FINDING AND DISCUSSION
Based on observation, there was mean variation of C. quinquefasciatus which repelled in the
mosquitrap (Figure 1). This variation showed that bay leaf extract was potential as C. quinquefasciatus
repellent. The mean of C. quinquefasciatus which repelled in the mosquitrap varied in each treatment
compared to control. The highest percentage of C. quinquefasciatus which repelled the mosquitrap was
95,5% while the lowest percentage was 83%.
Figure 1. Mean of C. quinquefasciatus repelled
Analysis of variance (ANOVA) showed that effect of bay leaf extract was significantly different in
repelling C. quinquefasciatus (F=26.166, p>0.01). It means that bay leaf extract has a role as repellent
of C. quinquefasciatus. Thus, the Tukey test (HSD) is required to examine the effect of bay leaf extract
as repellent of C. quinquefasciatus.

__Stored data entries__
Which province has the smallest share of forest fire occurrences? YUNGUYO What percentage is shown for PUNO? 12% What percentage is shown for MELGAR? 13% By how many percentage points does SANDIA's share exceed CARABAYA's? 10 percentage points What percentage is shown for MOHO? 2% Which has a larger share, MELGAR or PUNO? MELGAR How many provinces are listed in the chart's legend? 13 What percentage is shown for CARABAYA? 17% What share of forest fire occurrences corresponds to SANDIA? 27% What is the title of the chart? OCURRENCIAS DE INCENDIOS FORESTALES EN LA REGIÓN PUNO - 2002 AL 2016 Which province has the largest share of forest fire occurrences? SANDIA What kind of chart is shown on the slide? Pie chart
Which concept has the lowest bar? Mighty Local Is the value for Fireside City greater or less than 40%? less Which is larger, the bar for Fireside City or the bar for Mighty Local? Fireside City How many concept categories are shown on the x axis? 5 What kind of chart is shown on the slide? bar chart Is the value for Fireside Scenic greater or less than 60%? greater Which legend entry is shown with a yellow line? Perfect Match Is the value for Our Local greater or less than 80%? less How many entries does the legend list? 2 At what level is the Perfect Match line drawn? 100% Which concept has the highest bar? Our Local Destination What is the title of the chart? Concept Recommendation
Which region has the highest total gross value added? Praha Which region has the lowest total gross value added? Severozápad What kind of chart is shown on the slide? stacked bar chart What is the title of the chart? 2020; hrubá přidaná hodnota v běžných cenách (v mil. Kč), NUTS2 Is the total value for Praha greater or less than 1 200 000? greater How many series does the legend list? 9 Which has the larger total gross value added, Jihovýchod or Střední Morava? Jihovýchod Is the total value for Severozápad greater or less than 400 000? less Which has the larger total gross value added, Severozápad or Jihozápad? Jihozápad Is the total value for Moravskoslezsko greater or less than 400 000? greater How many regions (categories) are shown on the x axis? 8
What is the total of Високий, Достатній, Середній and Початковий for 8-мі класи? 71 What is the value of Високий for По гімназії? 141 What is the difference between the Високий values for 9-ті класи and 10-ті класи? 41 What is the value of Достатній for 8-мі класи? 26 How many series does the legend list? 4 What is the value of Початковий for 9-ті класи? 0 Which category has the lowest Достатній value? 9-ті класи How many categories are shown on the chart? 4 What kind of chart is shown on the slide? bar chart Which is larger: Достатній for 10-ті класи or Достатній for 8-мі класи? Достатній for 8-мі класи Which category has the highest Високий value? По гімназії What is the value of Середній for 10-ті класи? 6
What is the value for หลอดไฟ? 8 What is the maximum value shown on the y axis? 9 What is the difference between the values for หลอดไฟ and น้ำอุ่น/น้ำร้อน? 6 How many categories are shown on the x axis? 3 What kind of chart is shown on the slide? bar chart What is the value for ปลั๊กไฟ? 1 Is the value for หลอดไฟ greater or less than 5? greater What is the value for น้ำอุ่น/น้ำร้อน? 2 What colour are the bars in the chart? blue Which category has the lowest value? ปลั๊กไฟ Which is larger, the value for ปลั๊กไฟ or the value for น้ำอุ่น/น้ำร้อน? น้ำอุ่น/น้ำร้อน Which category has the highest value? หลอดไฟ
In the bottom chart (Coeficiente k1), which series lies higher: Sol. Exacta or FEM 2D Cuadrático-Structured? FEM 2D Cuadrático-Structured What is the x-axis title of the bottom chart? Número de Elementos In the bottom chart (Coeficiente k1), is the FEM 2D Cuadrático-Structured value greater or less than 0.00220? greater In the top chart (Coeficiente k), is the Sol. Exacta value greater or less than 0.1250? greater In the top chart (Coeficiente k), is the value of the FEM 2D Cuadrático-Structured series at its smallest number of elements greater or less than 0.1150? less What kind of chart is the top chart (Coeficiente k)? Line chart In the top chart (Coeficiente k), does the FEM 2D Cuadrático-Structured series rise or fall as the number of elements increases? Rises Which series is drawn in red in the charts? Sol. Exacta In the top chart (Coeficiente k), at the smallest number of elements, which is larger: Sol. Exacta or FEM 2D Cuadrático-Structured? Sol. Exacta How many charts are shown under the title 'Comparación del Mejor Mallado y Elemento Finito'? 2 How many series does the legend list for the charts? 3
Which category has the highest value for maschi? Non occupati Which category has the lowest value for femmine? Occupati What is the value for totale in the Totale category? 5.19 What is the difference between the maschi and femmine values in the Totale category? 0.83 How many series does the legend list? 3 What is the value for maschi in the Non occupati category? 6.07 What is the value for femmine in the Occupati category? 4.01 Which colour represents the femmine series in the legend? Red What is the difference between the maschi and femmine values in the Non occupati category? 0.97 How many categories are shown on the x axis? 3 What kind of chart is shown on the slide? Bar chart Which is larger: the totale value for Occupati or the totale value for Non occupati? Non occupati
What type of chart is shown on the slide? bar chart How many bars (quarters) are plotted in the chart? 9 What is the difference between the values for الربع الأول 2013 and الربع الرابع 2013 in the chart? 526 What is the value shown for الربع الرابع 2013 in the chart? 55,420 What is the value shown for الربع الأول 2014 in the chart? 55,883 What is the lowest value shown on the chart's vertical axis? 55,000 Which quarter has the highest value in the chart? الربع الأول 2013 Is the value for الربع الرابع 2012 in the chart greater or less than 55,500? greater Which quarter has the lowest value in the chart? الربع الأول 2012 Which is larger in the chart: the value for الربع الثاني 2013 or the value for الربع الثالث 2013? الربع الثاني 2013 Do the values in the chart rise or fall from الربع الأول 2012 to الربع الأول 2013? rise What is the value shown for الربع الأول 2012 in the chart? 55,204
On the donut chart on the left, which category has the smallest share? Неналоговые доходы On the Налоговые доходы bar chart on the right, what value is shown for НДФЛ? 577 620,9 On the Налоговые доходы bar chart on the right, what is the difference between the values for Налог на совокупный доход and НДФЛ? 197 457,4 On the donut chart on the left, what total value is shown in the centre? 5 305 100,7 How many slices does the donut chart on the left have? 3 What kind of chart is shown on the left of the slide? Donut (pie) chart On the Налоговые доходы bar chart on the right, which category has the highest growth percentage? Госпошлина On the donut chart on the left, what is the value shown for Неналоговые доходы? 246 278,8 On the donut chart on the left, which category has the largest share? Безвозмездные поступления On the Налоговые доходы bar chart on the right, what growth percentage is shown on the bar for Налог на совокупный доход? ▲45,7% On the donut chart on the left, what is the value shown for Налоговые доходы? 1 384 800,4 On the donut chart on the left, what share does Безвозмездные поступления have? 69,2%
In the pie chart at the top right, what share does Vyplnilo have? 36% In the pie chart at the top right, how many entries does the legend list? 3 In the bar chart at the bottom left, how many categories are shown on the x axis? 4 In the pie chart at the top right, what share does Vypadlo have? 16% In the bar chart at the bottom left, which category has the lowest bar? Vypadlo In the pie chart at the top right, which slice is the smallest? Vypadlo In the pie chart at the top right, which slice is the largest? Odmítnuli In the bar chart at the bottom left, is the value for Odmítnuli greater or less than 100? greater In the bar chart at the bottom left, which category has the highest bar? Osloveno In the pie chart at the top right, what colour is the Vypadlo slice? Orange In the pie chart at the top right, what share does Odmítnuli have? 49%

__Your task__
Based on the bay leaf repellent findings above, does each statement agree with the text? Answer yes or no for each, and quote the deciding words. (a) The lowest percentage of C. quinquefasciatus repelled was 83%. (b) The mean of C. quinquefasciatus repelled was the same in every treatment. (c) The Tukey test (HSD) is described as unnecessary.

__Your response__
(a) Yes: "while the lowest percentage was 83%"
(b) No: "varied in each treatment compared to control"
(c) No: "the Tukey test (HSD) is required"